THE RECORDS START

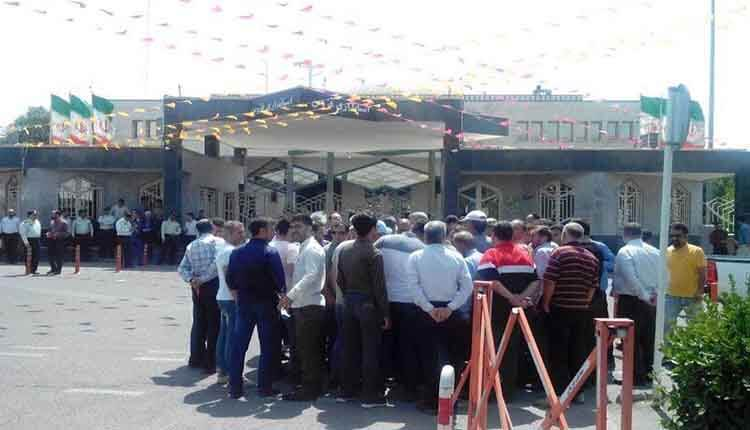 تجمع احتجاجي لعمال شركة «قزوين» لإنتاج العدادات احتجاجًا على عدم دفع رواتبهم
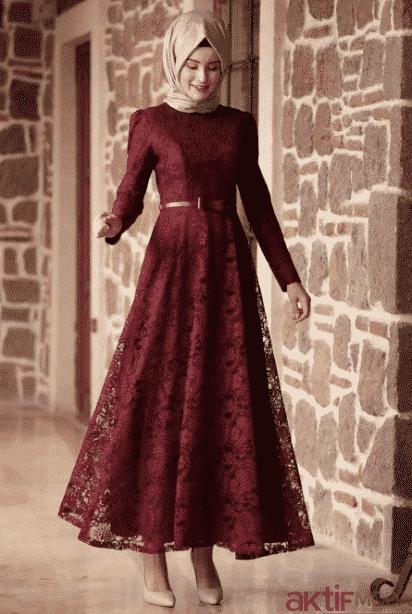 Kırmızı Dantelli Elbise Modelleri 2020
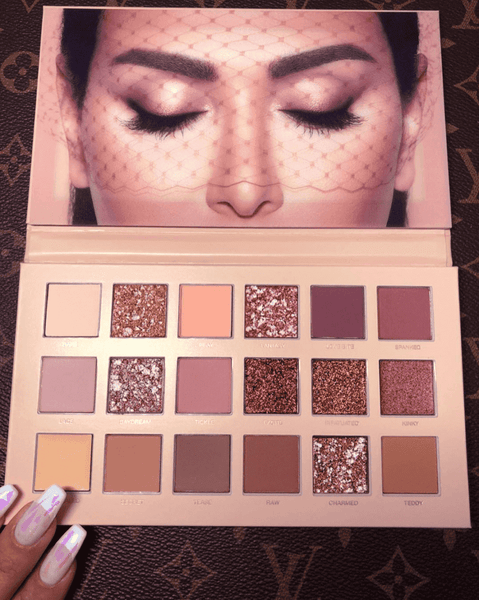 Huda Beauty Nude Palette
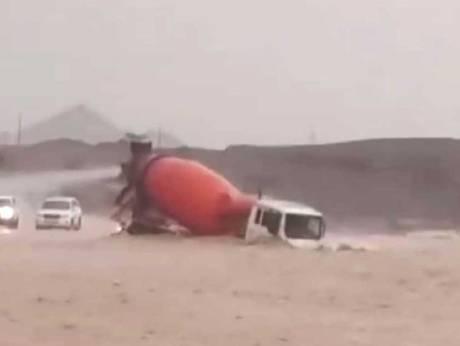 Потоки воды снесли бетоновоз, тело водителя нашли почти через пять дней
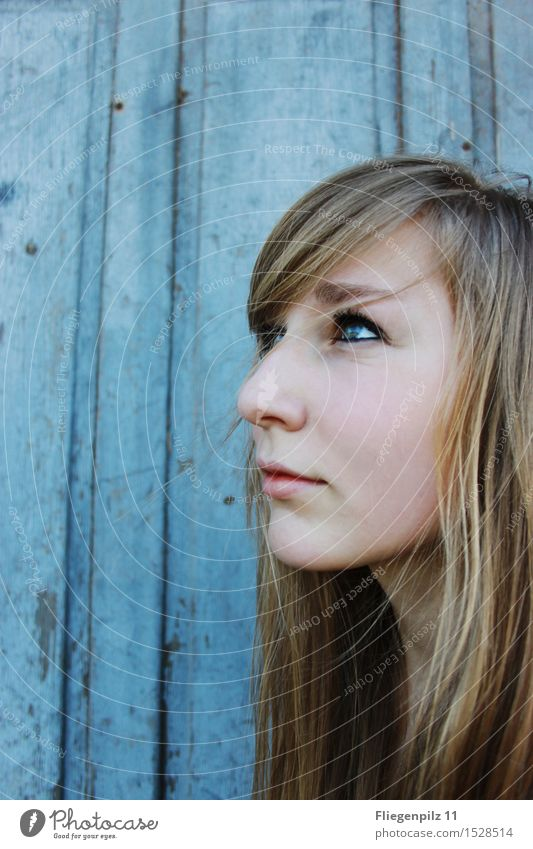 blaues Leuchten schön Körperpflege Gesicht feminin Junge Frau Jugendliche Kopf Haare & Frisuren 1 Mensch 13-18 Jahre 18-30 Jahre Erwachsene blond langhaarig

THE RECORDS END

EXERCISE BRIEF:
Write out the line that contains "Потоки воды снесли" and every line after it to the end of the data, exactly as they stand. Omit the pictures.

SOLUTION:
 Потоки воды снесли бетоновоз, тело водителя нашли почти через пять дней
 blaues Leuchten schön Körperpflege Gesicht feminin Junge Frau Jugendliche Kopf Haare & Frisuren 1 Mensch 13-18 Jahre 18-30 Jahre Erwachsene blond langhaarig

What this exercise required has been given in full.